HAYRET, DEHŞET, İBRET…

Sene 1839; ecdadımız Osmanlı, hayat prensibi olan İslam’dan taviz vermezken başta İngiliz destekli Sadrazam Mustafa Reşit Paşa’nın gayretleri ile 2. Meşrutiyet kuruldu.

***

Yani batılılaşmanın ilk adımı atıldı. Fakat ne hikmetse 1839’dan sonra başımıza öyle felaketler geldi ki…

***

Birkaç tanesini sayıyorum. O zamanlar Ruslar çok kuvvetlenmişler, Osmanlı’nın onlarla başa çıkacak hali yok. Doğu Anadolu bölgemiz tehdit altındaydı.

***

Karşılarına çıkan Şeyh Şamil Hazretlerinin Kafkaslardaki mücadelesine yardım edemedik.

***

Eğer bu mücadelede Rusların yüz binlerce askeri ölmese belki de Osmanlı 1850-60 yıllarında yıkılabilirdi.

***

Başta Ziya Paşa ve Namık Kemal gibi kıymetli yazar ve şairlerimiz aleyhtarı oldukları için 1876’da kıymetli padişahımız Sultan Aziz’i şehit ettiler.

***

Onun yerine kardeşi 5. Murat 90 günlük saltanat sürebildi. Onun yerine 2. Sultan Hamit Hazretleri geçti.

***

Padişah istemediği halde başta Mithat Paşa’nın teşviki ile 93 Harbi’ne, yani 1877-1878 Plevne’de Ruslar ile savaşa girdik. Dünyaca meşhur Osman Paşa’mıza yardım ulaşmadı.

***

Ruslar Çatalca’ya kadar vatanımızı işgal ettiler. Onların geri çekilmesi için Kıbrıs’ı feda ettik.

***

Bir nokta koyalım…

Bu batılılaşma halk arasında nasıl oldu onu anlatalım. Yazarlarımızdan Yakup Kadri Karaosmanoğlu ile Aziz Nesin ölmeden cenazemize hoca getirmeyin dediler. Ve nihayetinde hocasız kabre kondular.

***

1932’de bir zamanlar dansa bile karşı olan Kanuni Sultan Süleyman’ın torunlarından biri, Avrupa güzellik yarışmasına katılıp, acaba jüri üyeleri beni güzel seçerler mi diye soyunup podyuma çıktı.

***

Gençler arasında bazıları “benim hacı hocalarla işim olmaz” diyor. Bunu söyleten nedenleri sorgulamamız lazım. Bu nesle verilen izlenim çok tehlikeli.

***

Yine filozofun birinin oğlu Haluk Fikret ABD’de önce Hristiyan sonra rahip oldu. Ve rahip iken de hayata gözlerini yumdu.

BİR HATIRA…

Anlatacağım acı olayı belki de hayatınızda hiç duymadınız.

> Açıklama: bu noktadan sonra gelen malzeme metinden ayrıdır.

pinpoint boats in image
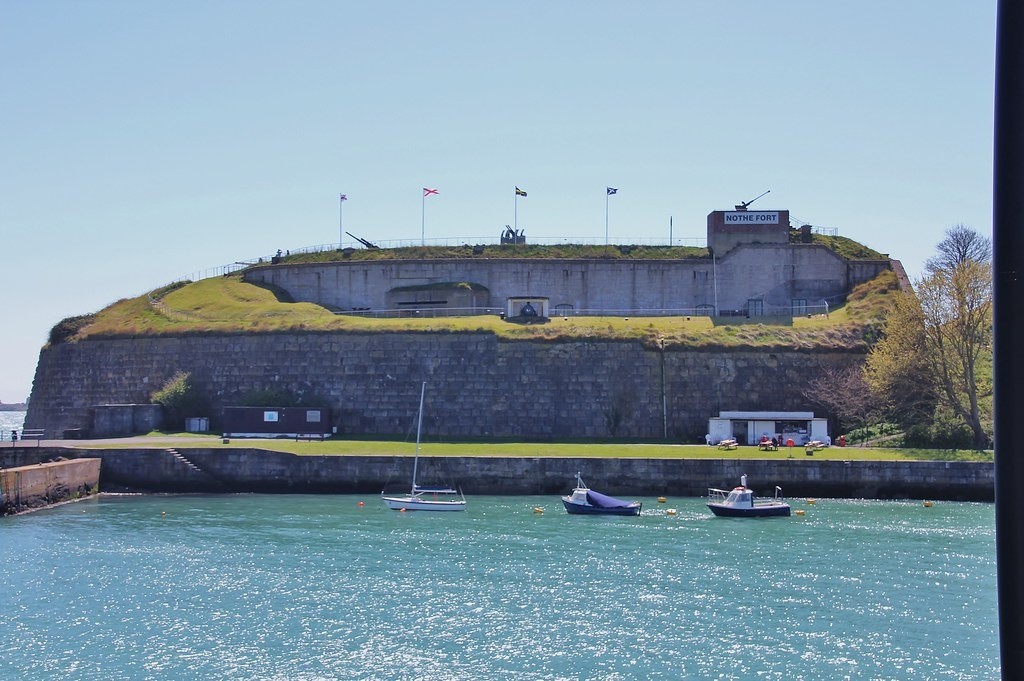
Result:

Tanıdığım birisi ile 30 sene sonra tesadüfen karşılaştık, bir çay içelim dedik. Geçmiş olan 30 seneyi özetleyelim dedik. Önce ben; evlendiğimi, arsa alıp ev yaptığımı, çocukları okuttuğumu falan anlattım. Sıra ona geldi; o da evlilik hayatını, çocuklarından birinin rızası olmadan evlendiğini çünkü dul birisini aldığını söyledi. Ben de “onlar birbirlerini sevmişler niye karşı çıkıyorsun” dedim. “Sorma” dedi, ben de ısrar ettim niçin öyle söylüyorsun diye.

O zaman gerçek ortaya çıktı. “Ben onun aldığı dul kadınla daha evvel hayat yaşıyordum”!!!